With so many businesses and individuals affected by Hurricanes including Maria, Harvey and Irma in 2017, risk managers and insurers are looking to revised forecasts of this year’s hurricane season for a glimmer of hope that 2018 will not bring the same destruction. They may have found it in new information released by Colorado State University, which indicates that a near-average season is likely. It predicts 14 named storms between now and Nov. 30, of which six would become hurricanes. But the caveat is that one immense storm during a “near-average” season can still wreak havoc on businesses and homes.
The criteria is heavily based on the number of hurricanes and not their economic impact. Look to other years with similar buzzword descriptors to determine if its impact is included in your organization’s systematic risk.

“The years 1960, 1967 and 2006 had near-average Atlantic hurricane activity, while 1996 and 2011 were both above-normal hurricane seasons,” said Phil Klotzbach, research scientist in the Department of Atmospheric Science and lead author of the report.

Most of those years endured damage caused by heavy tropical storms—the most noteworthy was 2011 when Hurricane Irene touched down and ultimately cost $15 billion alone. Klotzbach’s team predicts that 2018 hurricane activity will be about 135% of the average season. By comparison, 2017’s hurricane activity, highlighted by Harvey, Irma and Maria, exceeded average season expectations by about 245%.

Given the outlook, experts are still optimistic about the insurance industry’s resilience. A recent Moody’s report noted that despite last year’s losses, the reinsurance industry has sufficient capital to absorb hurricane-related claims.
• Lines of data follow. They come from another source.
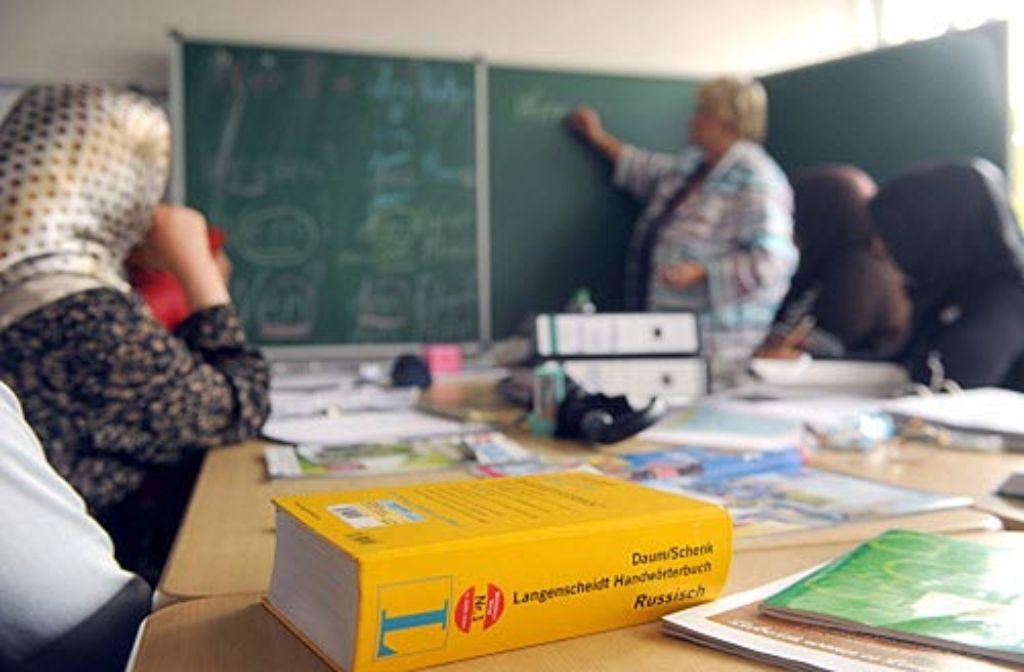 Auch Sprachkenntnisse sind für den deutschen Pass erforderlich. Foto: dpa
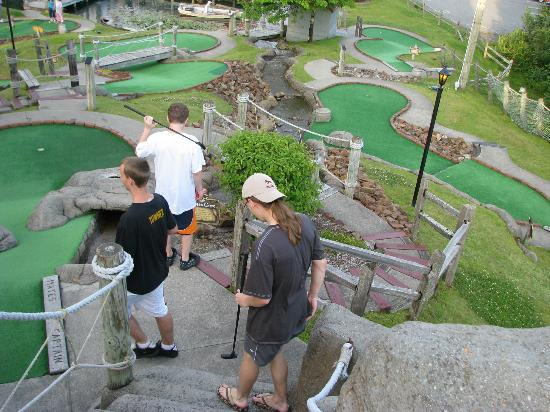 Pirate's Cove Miniature Golf: Coming down off the Pirate Mountain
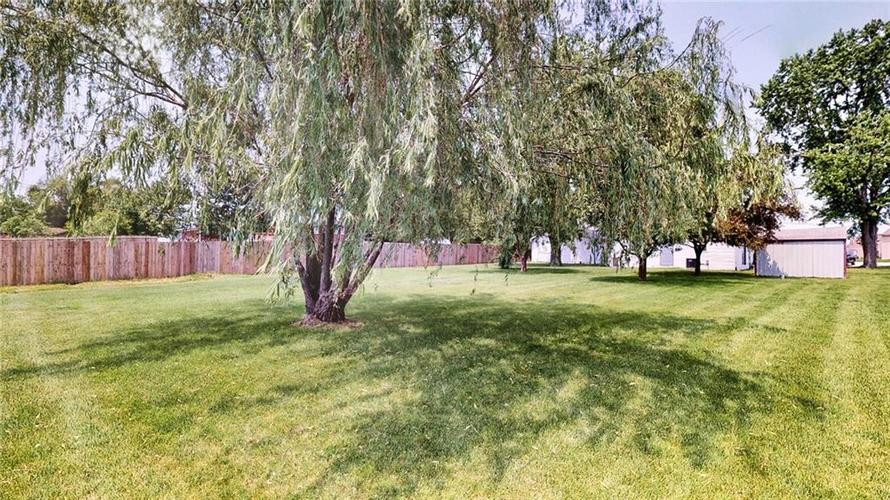 7623 Southeastern Avenue Indianapolis, IN 46239 | MLS 21645439 | photo 34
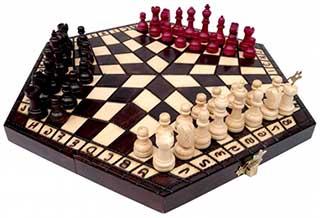 Шахи на трьох - оригінальний подарунок - фото інтернет магазину darunok.ua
“Hurricanes, particularly Harvey, Irma and Maria, alongside other catastrophe events last year wiped out a number of reinsurers’ profitability for the year and drove the sector’s profitability to its lowest level since 2005,” analyst Rocio Nunez said in a statement.

Here Comes The Flood
There is another risk associated with hurricanes that could also explain the rising costs and number of claims. The storms themselves—not their windspeeds—have been moving slower than they did 70 years ago. With the collective pace of weather systems slowing down, the risk for flooding increases. Jim Kossin, a researcher at the National Oceanic and Atmospheric Association (NOAA), recently published findings and offered some theories to explain why storms and hurricanes are overstaying their welcome.

According to his recent report, A Global Slowdown of Tropical Cyclone Translation Speed:

One thing scientists do know is that the location where tropical cyclones reach maximum intensity has been shifting toward the poles. And, this may be related to or even causing the overall slowdown.
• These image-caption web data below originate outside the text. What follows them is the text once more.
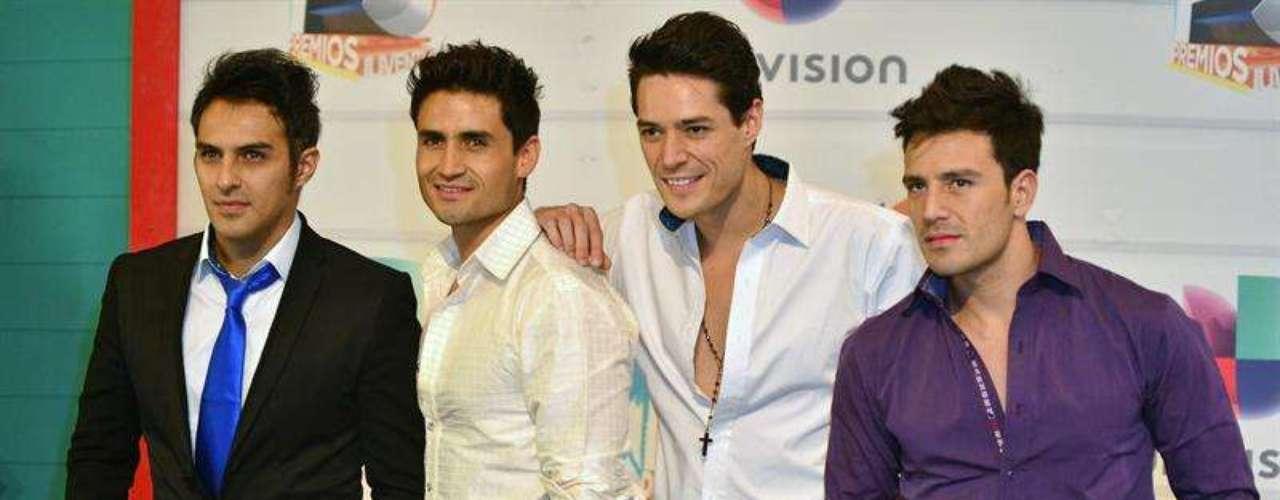 Los guapos deMarconi llegaron muy guapos y rompiendo corazones en los Premios Juventud 2013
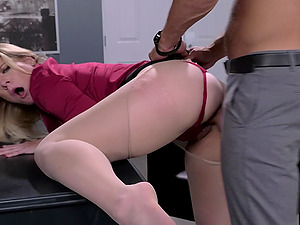Slut Lisey Sweet in nylonh stockings spreds her legs for a cock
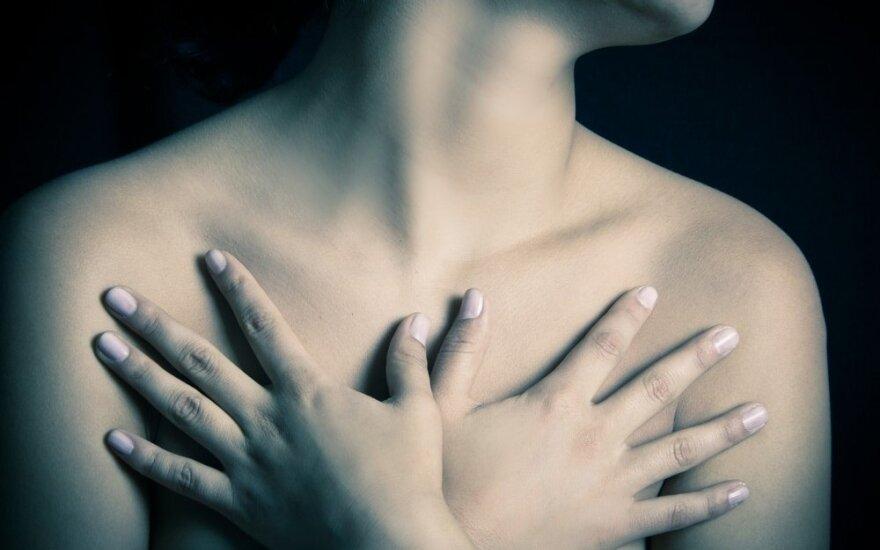 11 krūties vėžio simptomų, kurių galite nepastebėti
Using the ‘operational best-track’ data from the Automated Tropical Cyclone Forecasting System (ATCF), the 2017 mean-over-land Atlantic translation speed is 17.9 km h-1, which is at the slowest 20th percentile of over-land translation speeds for the period since 1949.

Some experts believe that global warming also contributes to the slower pace since it “weakens the summertime circulation of the atmosphere in the tropics.” Still, a stalled hurricane and ongoing precipitation may be too much for some infrastructures to handle, as was demonstrated in Houston last year.

Hindsight
The 2017 hurricane season was undoubtedly a wakeup call for the United States, as it saw 12 named storms causing 100 deaths—68 from Hurricane Harvey alone—and is considered the 17th deadliest hurricane season since 1990. With regard to economic impact, last year’s natural disasters between June 1 and Nov. 30 caused $200 billion in reported damages, making it the second-costliest season on record behind the 2005 season.
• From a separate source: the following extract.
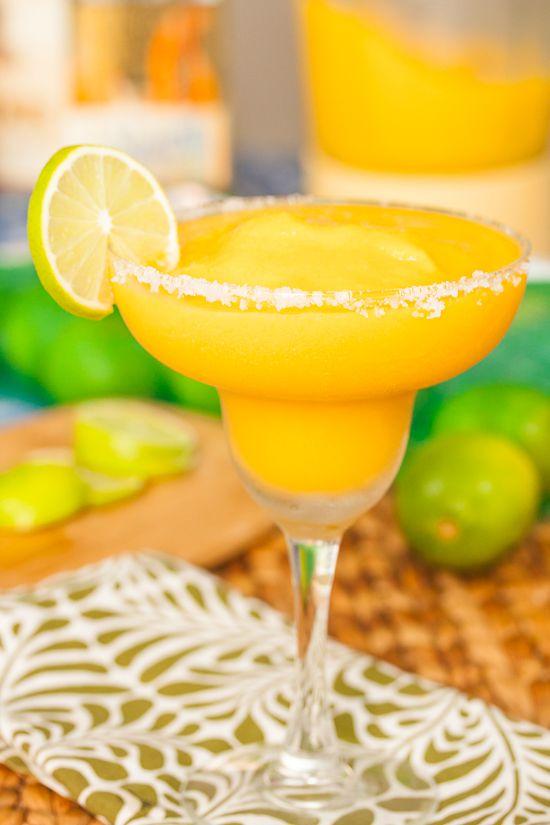 Mango Margaritas | Tide and Thyme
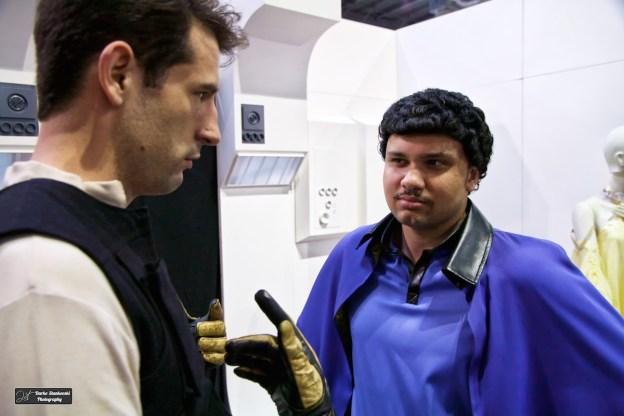 Johnnypen et Jaden Fury reconstituent la rencontre entre Han and Lando à Geekopolis dans le décor de la French Rebel Legion (D.Stankovski)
“Hurricane Harvey was a different beast—its movement stalled because of high pressure regions that essentially blocked its path. It’s not clear whether we’ll see that specific situation more commonly as the world warms,” an Ars Technica article noted. Other ways in which climate change contributed to Harvey’s impact—like warmer ocean water and warmer air holding more water vapor—are more obvious.

Risk Management Monitor reported that the majority of senior executives of large U.S. companies with operations in Texas, Florida or Puerto Rico admitted to being unprepared for the hurricanes that devastated their communities in 2017. According to a survey by FM Global, 64% of respondents said the hurricanes had an adverse impact on their operations, a full 62% said they were not entirely prepared.

Coastal High Tide Flooding Escalates, NOAA Reports

According to the third U.S. National Climate Assessment, “Global climate is changing and this is apparent across the United States in a wide range of observations.” Rising temperatures leading to increasingly high sea levels have changed coastal flood patterns, leading to more frequent high tide flooding, the National Centers for Environmental Information (NOAA) said in its National Climate Report’s 2018 Outlook of coastal flooding.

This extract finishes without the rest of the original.